Listed records

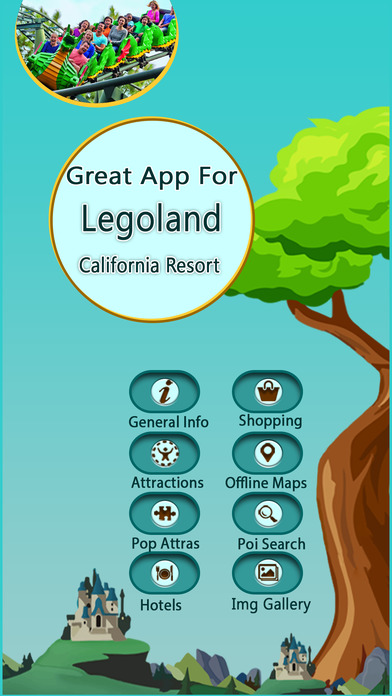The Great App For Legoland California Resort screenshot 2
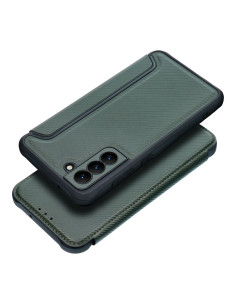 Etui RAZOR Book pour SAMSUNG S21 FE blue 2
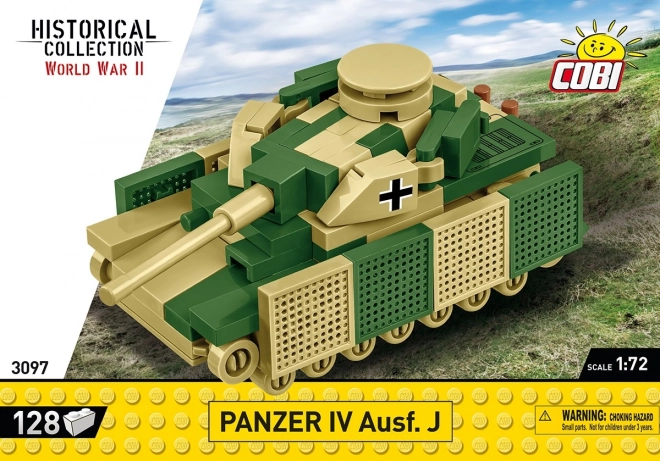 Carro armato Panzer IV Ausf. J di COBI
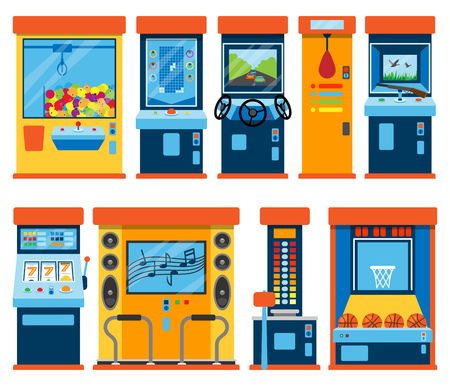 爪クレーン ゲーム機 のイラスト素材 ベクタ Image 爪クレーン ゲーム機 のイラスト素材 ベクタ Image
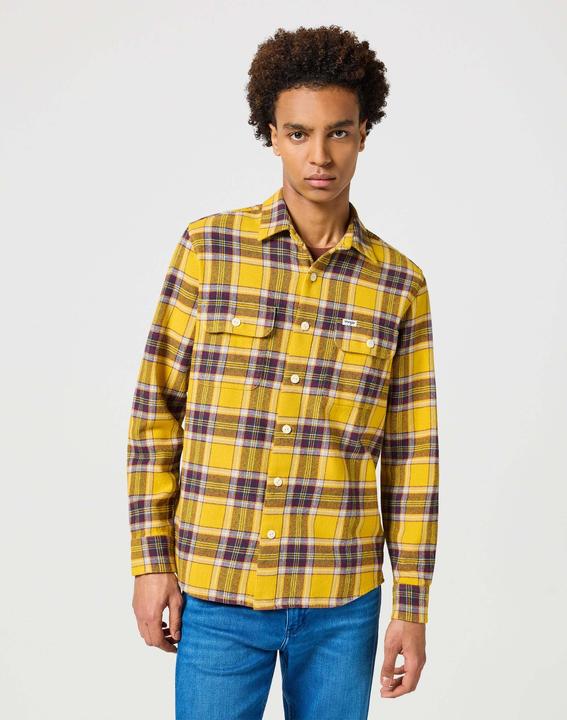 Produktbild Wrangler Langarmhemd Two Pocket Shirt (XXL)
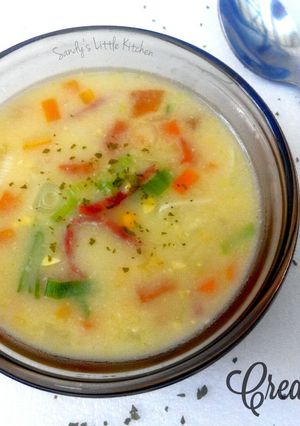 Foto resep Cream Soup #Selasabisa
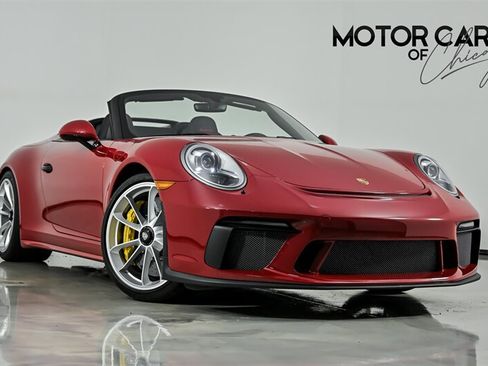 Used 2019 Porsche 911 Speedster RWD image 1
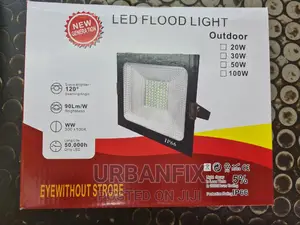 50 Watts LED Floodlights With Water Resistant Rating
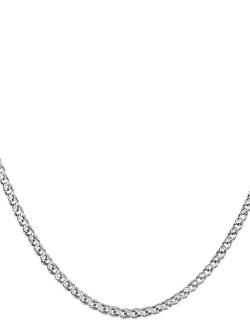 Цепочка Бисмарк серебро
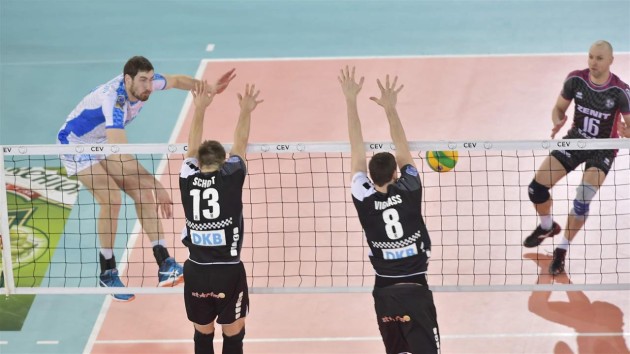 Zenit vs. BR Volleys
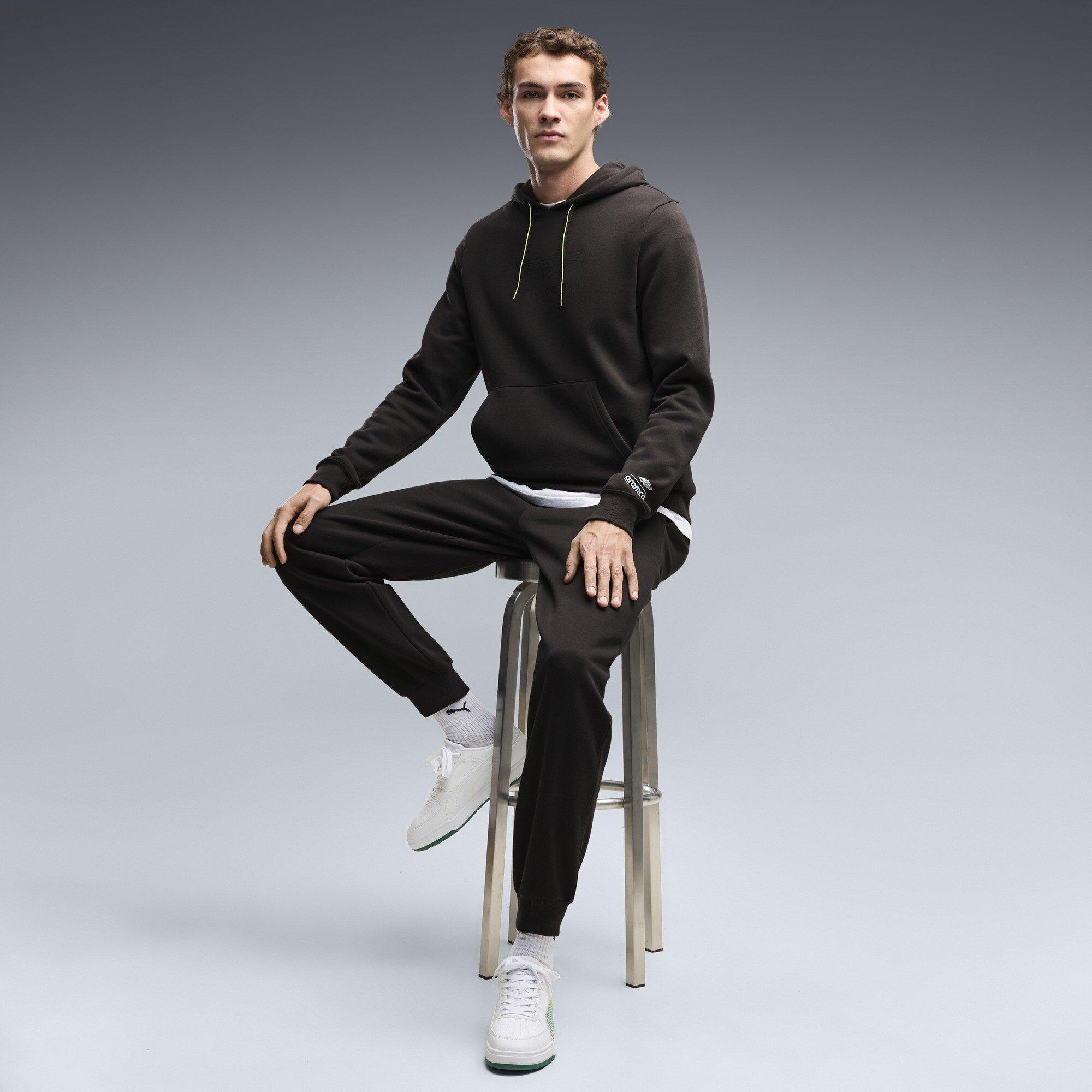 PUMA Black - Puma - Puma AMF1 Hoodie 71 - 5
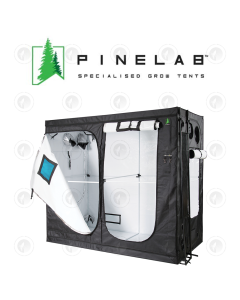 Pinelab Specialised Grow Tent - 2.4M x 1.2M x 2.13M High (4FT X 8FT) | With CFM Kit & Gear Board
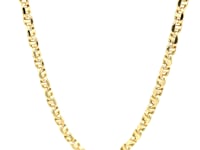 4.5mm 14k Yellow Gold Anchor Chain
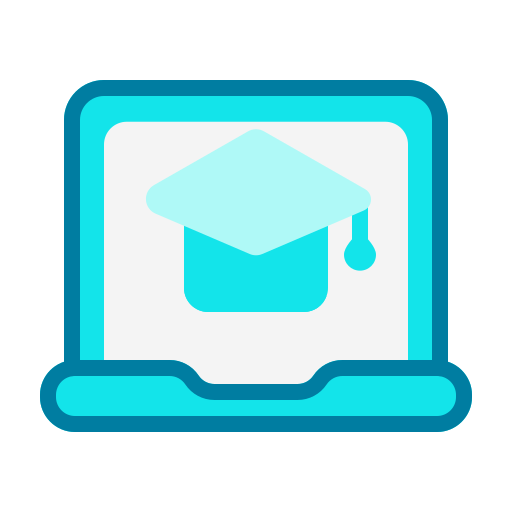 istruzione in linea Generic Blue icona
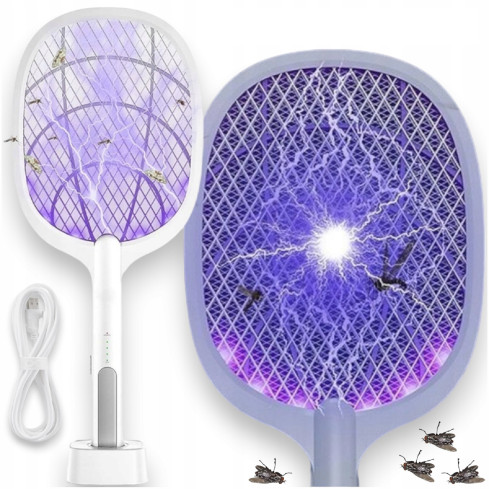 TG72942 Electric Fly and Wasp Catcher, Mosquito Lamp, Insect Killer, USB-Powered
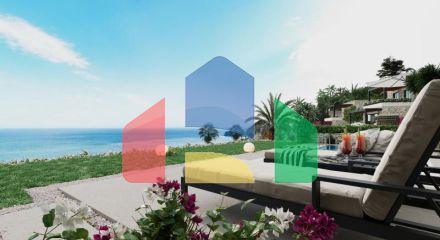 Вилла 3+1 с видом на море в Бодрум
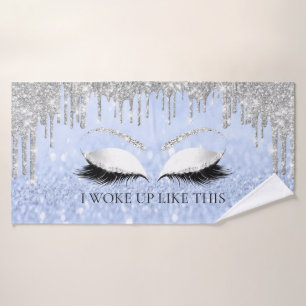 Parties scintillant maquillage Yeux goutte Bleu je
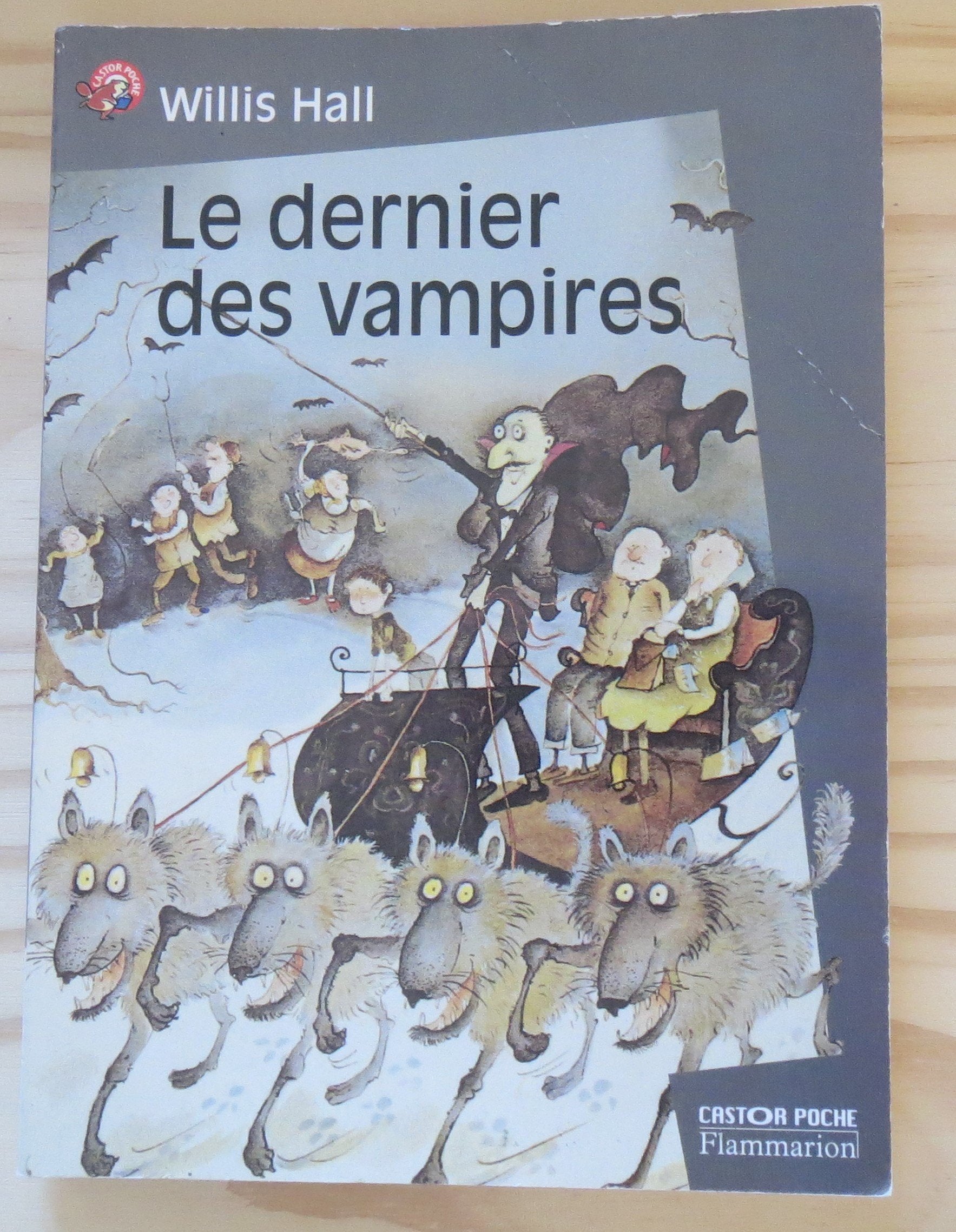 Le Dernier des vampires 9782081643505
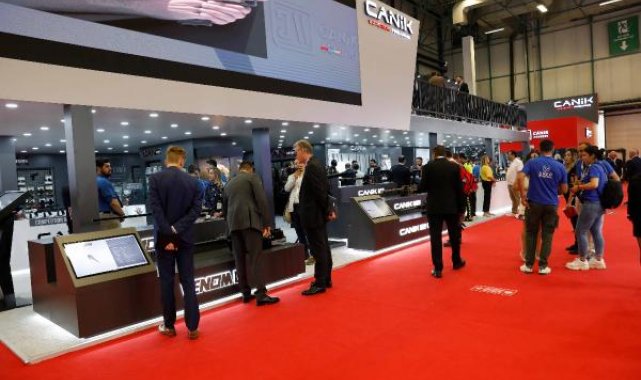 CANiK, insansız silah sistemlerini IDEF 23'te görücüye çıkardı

Exercise description
Copy the text of every record above word for word, without the pictures.

Exercise output
The Great App For Legoland California Resort screenshot 2
 Etui RAZOR Book pour SAMSUNG S21 FE blue 2
 Carro armato Panzer IV Ausf. J di COBI
 爪クレーン ゲーム機 のイラスト素材 ベクタ Image 爪クレーン ゲーム機 のイラスト素材 ベクタ Image
 Produktbild Wrangler Langarmhemd Two Pocket Shirt (XXL)
 Foto resep Cream Soup #Selasabisa
 Used 2019 Porsche 911 Speedster RWD image 1
 50 Watts LED Floodlights With Water Resistant Rating
 Цепочка Бисмарк серебро
 Zenit vs. BR Volleys
 PUMA Black - Puma - Puma AMF1 Hoodie 71 - 5
 Pinelab Specialised Grow Tent - 2.4M x 1.2M x 2.13M High (4FT X 8FT) | With CFM Kit & Gear Board
 4.5mm 14k Yellow Gold Anchor Chain
 istruzione in linea Generic Blue icona
 TG72942 Electric Fly and Wasp Catcher, Mosquito Lamp, Insect Killer, USB-Powered
 Вилла 3+1 с видом на море в Бодрум
 Parties scintillant maquillage Yeux goutte Bleu je
 Le Dernier des vampires 9782081643505
 CANiK, insansız silah sistemlerini IDEF 23'te görücüye çıkardı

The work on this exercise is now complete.